Items of interest that might have been missed in the press of events:

  • Coca-Cola had expanded over the past few years into coffee, tea, dairy and water in an effort to attract drinkers who were eschewing soft drinks.  The most recent report is that sales of soft drinks are rising, especially among younger drinkers, due in large part to the company’s variations on its cola namesake – there’s a diet version called Coke Zero Sugar (which has grown by 14% globally so far this year) and sales of 7.5 ounce mini cans have increased by 15%.  The company is now rolling out a coffee-flavored variant called Coca-Cola Plus Coffee and a new energy drink, Coca-Cola Energy.

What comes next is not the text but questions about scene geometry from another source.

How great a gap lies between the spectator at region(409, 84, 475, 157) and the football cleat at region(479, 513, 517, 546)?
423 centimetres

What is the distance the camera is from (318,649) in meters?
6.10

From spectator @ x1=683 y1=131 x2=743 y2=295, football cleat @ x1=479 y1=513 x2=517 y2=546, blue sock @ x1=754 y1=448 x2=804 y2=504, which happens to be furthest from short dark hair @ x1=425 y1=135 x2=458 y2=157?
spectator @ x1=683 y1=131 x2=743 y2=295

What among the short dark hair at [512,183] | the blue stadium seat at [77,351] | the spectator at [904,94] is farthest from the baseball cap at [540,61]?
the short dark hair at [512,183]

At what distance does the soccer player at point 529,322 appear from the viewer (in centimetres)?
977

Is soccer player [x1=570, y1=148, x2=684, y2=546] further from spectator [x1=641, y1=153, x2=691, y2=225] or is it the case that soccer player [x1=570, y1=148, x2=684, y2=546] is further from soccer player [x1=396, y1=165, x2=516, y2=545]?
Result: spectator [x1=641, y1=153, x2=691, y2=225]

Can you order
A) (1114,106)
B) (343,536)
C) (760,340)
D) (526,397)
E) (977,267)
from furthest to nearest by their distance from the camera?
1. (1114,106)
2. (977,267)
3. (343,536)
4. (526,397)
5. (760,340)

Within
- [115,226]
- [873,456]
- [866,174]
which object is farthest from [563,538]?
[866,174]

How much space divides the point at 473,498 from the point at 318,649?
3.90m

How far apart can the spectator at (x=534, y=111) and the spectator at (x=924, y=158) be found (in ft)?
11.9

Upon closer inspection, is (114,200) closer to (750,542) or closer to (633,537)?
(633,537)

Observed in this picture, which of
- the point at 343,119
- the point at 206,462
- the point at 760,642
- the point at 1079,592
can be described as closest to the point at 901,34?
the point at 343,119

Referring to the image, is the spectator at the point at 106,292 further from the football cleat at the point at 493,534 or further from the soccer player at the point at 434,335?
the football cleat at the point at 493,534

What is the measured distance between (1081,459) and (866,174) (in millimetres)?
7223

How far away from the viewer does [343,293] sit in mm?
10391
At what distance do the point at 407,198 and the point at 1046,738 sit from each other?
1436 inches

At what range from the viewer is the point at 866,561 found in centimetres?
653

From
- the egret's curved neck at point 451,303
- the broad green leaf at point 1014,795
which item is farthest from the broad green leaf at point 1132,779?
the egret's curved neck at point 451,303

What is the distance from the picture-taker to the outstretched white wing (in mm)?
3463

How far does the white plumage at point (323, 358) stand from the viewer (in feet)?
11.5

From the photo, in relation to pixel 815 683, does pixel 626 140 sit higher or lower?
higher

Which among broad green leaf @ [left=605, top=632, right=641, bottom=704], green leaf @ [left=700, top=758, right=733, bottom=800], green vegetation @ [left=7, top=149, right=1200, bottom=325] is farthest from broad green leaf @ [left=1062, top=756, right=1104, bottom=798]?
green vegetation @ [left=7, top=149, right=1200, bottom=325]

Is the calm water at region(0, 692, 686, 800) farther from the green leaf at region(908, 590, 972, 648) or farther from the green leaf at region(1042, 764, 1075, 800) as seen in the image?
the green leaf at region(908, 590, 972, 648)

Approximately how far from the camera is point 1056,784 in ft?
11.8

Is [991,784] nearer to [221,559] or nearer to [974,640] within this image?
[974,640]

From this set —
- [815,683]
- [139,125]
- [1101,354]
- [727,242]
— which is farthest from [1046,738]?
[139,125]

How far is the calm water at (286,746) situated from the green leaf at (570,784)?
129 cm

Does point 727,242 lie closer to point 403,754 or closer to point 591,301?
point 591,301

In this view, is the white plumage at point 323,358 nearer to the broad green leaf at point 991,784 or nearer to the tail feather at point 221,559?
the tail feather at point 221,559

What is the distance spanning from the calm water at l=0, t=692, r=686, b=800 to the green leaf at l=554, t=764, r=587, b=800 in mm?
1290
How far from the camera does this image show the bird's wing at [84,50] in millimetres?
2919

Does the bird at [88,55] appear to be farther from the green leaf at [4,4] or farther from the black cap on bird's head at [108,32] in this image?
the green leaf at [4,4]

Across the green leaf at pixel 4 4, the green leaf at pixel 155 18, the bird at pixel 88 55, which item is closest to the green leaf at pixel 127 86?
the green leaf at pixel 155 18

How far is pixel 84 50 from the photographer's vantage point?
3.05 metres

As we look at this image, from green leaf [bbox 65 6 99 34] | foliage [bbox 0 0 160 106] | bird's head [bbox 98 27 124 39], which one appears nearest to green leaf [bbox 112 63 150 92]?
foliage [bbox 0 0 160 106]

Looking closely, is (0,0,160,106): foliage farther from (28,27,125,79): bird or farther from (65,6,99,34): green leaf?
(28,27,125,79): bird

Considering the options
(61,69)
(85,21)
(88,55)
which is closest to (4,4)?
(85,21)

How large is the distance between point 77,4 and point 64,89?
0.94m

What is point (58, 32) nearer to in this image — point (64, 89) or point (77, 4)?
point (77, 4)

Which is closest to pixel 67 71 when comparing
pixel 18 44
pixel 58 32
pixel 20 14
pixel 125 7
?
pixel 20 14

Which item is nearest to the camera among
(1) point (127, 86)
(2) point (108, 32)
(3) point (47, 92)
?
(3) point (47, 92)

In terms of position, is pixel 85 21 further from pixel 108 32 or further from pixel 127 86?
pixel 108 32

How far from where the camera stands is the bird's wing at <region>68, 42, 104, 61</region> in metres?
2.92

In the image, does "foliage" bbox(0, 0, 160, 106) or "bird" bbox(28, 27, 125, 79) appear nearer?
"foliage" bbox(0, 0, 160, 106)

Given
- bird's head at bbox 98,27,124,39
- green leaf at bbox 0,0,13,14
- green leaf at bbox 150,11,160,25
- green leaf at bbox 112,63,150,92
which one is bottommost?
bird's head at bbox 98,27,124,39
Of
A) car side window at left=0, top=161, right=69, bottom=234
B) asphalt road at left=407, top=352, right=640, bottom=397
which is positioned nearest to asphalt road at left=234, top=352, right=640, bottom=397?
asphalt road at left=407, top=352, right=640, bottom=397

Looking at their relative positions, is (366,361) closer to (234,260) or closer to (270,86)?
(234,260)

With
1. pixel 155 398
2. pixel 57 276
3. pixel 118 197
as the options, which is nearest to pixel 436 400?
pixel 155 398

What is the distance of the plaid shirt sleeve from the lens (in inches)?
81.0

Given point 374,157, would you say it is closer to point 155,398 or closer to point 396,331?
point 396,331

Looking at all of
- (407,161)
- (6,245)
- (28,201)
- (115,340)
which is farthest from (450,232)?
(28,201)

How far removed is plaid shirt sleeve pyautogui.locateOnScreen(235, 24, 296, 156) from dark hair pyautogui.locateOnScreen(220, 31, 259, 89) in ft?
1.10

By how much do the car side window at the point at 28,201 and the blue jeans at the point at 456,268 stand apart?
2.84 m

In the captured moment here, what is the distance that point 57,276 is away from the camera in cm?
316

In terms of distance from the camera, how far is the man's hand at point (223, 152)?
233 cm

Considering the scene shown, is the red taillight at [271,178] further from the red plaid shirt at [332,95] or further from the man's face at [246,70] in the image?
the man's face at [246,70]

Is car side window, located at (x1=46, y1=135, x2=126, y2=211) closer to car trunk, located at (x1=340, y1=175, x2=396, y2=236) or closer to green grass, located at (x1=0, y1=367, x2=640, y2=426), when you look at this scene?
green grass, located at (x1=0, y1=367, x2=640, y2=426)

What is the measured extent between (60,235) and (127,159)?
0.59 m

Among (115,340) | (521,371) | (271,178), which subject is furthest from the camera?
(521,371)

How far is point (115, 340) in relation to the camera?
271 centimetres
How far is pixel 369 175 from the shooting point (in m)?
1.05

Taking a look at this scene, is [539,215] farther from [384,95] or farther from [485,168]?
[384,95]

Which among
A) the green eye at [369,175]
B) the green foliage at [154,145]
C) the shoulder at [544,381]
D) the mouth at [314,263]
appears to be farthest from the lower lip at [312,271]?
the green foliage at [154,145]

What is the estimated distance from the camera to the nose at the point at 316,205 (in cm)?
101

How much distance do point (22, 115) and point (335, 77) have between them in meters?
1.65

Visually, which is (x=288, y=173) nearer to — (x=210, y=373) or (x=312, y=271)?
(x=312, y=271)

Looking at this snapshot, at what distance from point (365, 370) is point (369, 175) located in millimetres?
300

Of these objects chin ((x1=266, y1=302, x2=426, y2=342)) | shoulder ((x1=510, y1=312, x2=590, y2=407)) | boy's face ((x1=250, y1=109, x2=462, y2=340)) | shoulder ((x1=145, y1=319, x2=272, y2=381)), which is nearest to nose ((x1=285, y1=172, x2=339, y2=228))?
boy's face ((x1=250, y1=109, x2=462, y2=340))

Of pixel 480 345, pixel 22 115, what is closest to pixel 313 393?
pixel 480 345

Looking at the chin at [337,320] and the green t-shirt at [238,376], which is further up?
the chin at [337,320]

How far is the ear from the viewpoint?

  • Nestle, which is the world’s largest producer of bottled water, is in the process of overhauling its business in response to the rise of preferences for sparkling water as well as concerns about single-use plastic.  As consumers cut back on sugary soft drinks in recent years, sales of bottled water increased, but now those have slowed with consumers opting for sparkling and flavored waters which are packaged in smaller quantities.
  • Louis Vuitton, a well-known Paris brand, has built a 100,000 square foot factory in Alvarado, Texas, to make its monogrammed canvas and leather handbags for the American market.  The company is recruiting and training employees locally, no experience needed.
  • Britain’s antitrust regulator has launched a formal probe into Amazon’s investment in Deliveroo, a British delivery start-up.  The regulator could block the deal if it finds the companies have breached antitrust rules.
  • And, my favorite piece from the week’s readings is an editorial in the WSJ by Wyatt Wells, “Why ‘Strategic Plans’ Are Rarely Strategic – or Effective.”  The author states that that “effective managers can list their goals on a note card – they don’t need long recitations of bromides.”  I couldn’t agree more – my company does systemic strategy building sessions with our clients.  We never engage in what’s become a ridiculous twist on ‘strategic planning’ where cookie-cutter, 150-page documents are pumped out just so the company can check that box.